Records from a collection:
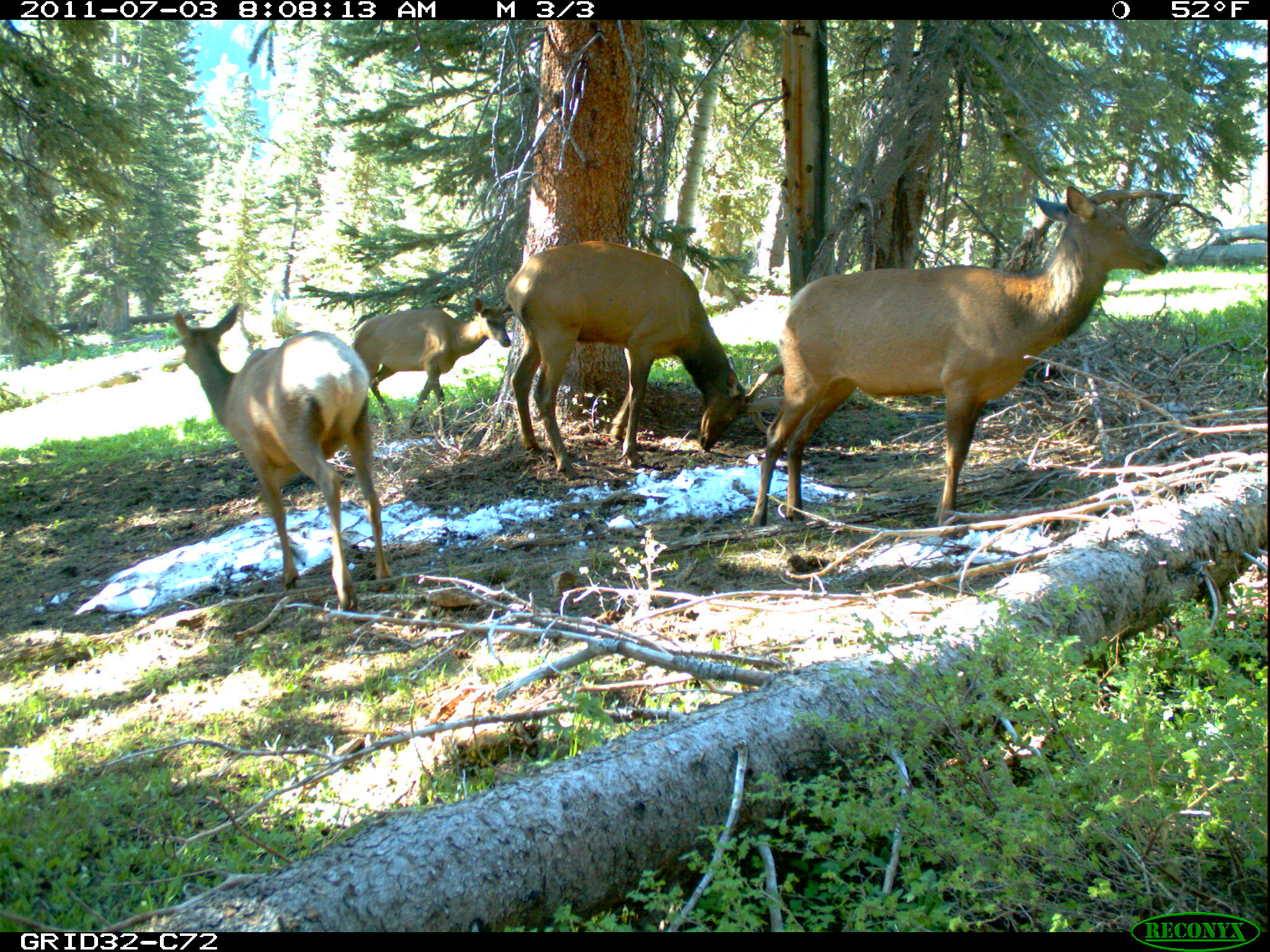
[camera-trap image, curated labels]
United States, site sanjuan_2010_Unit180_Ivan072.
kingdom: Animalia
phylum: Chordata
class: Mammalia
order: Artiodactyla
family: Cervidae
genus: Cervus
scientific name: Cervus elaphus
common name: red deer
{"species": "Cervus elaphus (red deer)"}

--

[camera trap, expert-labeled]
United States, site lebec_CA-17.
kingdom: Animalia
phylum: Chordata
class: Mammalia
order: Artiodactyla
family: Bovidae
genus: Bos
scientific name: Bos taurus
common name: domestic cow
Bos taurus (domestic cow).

...

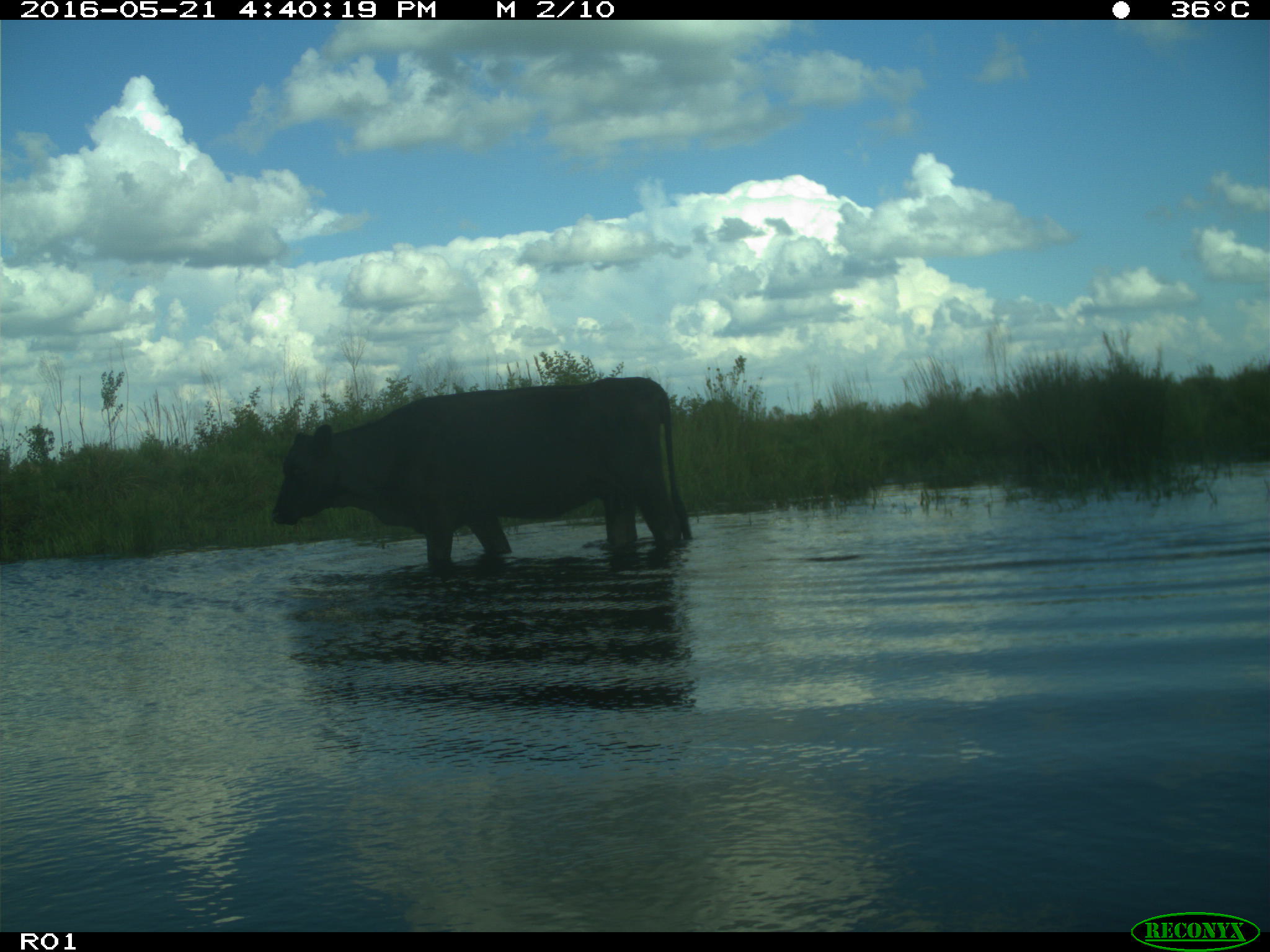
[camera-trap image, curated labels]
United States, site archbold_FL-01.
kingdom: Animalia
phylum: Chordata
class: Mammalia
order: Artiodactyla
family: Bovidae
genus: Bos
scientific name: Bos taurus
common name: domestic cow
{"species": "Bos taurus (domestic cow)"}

== Work required ==
Find the word "United" in the entries and show each line where it is found.

== Exercise solution ==
United States, site sanjuan_2010_Unit180_Ivan072.
United States, site lebec_CA-17.
United States, site archbold_FL-01.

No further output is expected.